Objectives Treatment of patients with systemic sclerosis (SSc) can be challenging because of clinical heterogeneity. Integration of genome-scale transcriptomic profiling for patients with SSc can provide insights on patient categorisation and novel drug targets.

Methods A normalised compendium was created from 344 skin samples of 173 patients with SSc, covering an intersection of 17 424 genes from eight data sets. Differentially expressed genes (DEGs) identified by three independent methods were subjected to functional network analysis, where samples were grouped using non-negative matrix factorisation. Finally, we investigated the pathways and biomarkers associated with skin fibrosis using gene-set enrichment analysis.

Results We identified 1089 upregulated DEGs, including 14 known genetic risk factors and five potential drug targets. Pathway-based subgrouping revealed four distinct clusters of patients with SSc with distinct activity signatures for SSc-relevant pathways. The inflammatory subtype was related to significant improvement in skin fibrosis at follow-up. The phosphoinositide-3-kinase-protein kinase B (PI3K-Akt) signalling pathway showed both the closest correlation and temporal pattern to skin fibrosis score. COMP, THBS1, THBS4, FN1, and TNC were leading-edge genes of the PI3K-Akt pathway in skin fibrogenesis.

Conclusions Construction and analysis of normalised skin transcriptomic compendia can provide useful insights on pathway involvement by SSc subsets and discovering viable biomarkers for a skin fibrosis index.

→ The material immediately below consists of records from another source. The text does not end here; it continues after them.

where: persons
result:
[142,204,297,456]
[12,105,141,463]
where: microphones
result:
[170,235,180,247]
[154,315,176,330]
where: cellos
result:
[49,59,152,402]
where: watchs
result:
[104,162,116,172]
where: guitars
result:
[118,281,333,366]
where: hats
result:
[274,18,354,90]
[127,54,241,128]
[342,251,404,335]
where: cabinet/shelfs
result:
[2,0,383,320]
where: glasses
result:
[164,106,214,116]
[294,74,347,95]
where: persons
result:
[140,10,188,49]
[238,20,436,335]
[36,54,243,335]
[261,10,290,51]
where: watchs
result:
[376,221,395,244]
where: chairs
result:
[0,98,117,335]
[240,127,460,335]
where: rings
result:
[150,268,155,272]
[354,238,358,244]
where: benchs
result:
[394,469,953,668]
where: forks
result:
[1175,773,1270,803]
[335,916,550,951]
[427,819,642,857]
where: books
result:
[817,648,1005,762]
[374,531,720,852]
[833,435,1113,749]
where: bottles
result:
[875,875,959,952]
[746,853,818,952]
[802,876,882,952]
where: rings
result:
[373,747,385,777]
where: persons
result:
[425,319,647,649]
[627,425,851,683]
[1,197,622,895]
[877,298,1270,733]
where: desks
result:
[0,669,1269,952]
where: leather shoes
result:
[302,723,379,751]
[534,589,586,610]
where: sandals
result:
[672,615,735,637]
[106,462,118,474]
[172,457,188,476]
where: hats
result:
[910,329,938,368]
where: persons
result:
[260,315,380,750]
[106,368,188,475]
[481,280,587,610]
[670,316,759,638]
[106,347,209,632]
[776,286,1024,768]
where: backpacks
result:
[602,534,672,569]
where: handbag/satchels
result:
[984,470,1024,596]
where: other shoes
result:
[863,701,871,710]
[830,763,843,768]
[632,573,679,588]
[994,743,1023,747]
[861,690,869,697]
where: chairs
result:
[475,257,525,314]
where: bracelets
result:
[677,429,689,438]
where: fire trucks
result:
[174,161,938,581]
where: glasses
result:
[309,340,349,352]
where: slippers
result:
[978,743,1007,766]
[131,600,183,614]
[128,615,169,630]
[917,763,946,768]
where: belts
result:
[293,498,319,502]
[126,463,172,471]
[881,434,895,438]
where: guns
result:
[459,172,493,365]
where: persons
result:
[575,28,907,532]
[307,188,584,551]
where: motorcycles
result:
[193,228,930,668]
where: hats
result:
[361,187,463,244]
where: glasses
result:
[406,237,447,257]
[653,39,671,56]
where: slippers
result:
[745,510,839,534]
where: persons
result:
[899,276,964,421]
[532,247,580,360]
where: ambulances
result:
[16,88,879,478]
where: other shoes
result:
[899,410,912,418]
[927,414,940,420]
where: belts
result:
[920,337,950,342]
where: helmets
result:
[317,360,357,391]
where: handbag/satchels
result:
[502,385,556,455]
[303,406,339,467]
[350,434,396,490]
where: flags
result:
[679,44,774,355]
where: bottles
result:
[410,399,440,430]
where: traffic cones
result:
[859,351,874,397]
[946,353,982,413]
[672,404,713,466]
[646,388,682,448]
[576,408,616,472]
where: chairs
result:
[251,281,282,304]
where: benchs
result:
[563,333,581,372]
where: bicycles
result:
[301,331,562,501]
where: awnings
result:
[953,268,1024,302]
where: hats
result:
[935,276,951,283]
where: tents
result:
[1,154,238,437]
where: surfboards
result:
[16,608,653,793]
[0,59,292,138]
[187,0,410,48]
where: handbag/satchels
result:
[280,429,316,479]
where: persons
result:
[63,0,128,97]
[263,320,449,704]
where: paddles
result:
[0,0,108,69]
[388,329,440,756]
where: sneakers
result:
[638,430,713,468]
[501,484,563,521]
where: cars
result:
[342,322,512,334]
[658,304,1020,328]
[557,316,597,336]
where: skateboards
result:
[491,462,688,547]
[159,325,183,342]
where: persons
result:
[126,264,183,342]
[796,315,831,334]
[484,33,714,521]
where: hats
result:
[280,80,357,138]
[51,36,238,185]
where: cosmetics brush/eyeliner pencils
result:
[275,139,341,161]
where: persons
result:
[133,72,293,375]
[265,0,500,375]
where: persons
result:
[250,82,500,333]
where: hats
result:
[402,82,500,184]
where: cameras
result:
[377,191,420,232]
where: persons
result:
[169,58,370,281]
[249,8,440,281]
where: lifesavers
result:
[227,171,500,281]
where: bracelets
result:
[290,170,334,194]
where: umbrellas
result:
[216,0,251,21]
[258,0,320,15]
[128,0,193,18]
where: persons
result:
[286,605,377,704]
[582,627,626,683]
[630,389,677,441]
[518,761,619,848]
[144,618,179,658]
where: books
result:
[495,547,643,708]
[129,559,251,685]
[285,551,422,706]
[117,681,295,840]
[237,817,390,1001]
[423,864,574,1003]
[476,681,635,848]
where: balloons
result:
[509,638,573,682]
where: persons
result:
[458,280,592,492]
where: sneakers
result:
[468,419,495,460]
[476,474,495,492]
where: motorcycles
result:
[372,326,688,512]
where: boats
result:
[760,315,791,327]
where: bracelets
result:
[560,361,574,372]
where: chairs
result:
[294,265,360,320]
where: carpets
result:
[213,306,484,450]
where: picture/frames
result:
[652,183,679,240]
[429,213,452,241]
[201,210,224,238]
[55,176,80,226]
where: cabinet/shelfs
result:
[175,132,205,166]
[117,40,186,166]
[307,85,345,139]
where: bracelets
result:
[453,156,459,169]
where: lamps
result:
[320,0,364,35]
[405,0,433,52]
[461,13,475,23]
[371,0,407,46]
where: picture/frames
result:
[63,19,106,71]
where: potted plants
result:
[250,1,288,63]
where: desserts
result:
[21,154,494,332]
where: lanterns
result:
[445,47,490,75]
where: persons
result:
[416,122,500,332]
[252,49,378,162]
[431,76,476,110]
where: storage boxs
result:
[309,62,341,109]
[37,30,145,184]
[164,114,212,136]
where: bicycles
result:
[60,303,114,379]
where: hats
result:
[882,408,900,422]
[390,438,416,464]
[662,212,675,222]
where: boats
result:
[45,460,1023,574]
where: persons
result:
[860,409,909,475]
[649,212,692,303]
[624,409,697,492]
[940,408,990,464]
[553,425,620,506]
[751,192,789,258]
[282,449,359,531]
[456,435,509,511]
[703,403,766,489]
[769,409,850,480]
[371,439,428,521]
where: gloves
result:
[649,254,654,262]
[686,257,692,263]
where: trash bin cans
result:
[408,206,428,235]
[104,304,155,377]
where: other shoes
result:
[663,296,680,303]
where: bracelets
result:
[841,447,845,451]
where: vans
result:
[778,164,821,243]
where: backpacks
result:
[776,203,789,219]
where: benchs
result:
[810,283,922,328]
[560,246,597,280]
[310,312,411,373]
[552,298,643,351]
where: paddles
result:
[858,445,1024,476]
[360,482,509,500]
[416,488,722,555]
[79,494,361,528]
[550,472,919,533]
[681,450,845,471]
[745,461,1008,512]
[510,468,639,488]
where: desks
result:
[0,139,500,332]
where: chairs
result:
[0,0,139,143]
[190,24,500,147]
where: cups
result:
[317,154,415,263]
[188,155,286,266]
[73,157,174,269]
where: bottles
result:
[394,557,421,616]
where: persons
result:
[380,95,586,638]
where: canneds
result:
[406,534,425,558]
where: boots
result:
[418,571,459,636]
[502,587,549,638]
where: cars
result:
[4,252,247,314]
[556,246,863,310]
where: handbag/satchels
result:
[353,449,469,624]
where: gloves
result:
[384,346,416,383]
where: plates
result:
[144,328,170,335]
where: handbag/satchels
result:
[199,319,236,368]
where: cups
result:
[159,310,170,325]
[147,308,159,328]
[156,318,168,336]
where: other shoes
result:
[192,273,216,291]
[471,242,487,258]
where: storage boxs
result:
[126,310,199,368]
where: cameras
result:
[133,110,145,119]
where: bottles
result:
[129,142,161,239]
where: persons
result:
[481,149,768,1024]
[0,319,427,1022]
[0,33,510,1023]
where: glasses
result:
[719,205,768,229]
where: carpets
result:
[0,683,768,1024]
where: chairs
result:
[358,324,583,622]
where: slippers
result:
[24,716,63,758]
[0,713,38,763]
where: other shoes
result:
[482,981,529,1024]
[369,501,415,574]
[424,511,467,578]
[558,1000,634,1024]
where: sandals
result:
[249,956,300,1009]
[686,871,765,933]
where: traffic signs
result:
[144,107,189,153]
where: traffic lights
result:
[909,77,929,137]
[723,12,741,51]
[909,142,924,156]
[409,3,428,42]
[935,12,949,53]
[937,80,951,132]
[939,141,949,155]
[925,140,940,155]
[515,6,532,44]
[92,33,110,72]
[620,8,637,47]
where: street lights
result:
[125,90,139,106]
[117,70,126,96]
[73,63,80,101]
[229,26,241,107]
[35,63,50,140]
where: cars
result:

Particularly, the PI3K-Akt pathway and its leading players are promising therapeutic targets.

  • systemic sclerosis
  • gene expression profiles
  • unsupervised clustering
  • fibrosis

Statistics from

Request Permissions

If you wish to reuse any or all of this article please use the link below which will take you to the Copyright Clearance Center’s RightsLink service. You will be able to get a quick price and instant permission to reuse the content in many different ways.

Key messages

What is already known about this subject?

  • Systemic sclerosis (SSc) is a clinically heterogeneous disease with a variable molecular signature and clinical course.

  • The resolution of skin fibrosis remains an unmet clinical need in patients with SSc.

What does this study add?

  • Using unsupervised machine learning, a pathway-driven matrix of skin gene expression profiles allows subdivision of SSc into four subtypes with distinct activities of SSc-relevant pathways.

  • The inflammatory subtype was related to significant improvement in skin fibrosis at follow-up. Increased activity of the phosphoinositide-3-kinase-protein kinase B (PI3K-Akt) pathway was closely correlated with skin fibrosis in all patients and chronologically and was driven by COMP, FN1, TNC, THBS1 and THBS4.

How might this impact on clinical practice or future developments?

  • Pathway-based clustering and integrative analysis offer opportunities to understand the divergent mechanistic features of SSc and shed new light on the PI3K-Akt pathway as a promising biomarker or therapeutic target.


Systemic sclerosis (SSc) is a chronic autoimmune disease that is characterised by the distinctive pathogenetic triad of microvascular damage, dysregulated autoimmunity and generalised fibrosis of the skin and multiple internal organs. SSc usually results in permanent functional impairment and is associated with high morbidity and mortality.1 2 Studies using tissue samples, diverse and sophisticated animal models and genome-wide analyses are providing insights regarding the pathogenesis of this disease. Current therapeutic approaches include treatments against vasculopathy, general immunosuppression and affected organ-specific therapies, although no single therapy has been proven to effectively reverse the fibrotic process in SSc.1 2 This is mainly because of a lack of sensitive and specific outcome measures, varying natural course of the disease and slow progression of the disease.1 3 As such, there are substantial gaps in our knowledge regarding the mechanistic basis of the SSc progression and prognosis stratification.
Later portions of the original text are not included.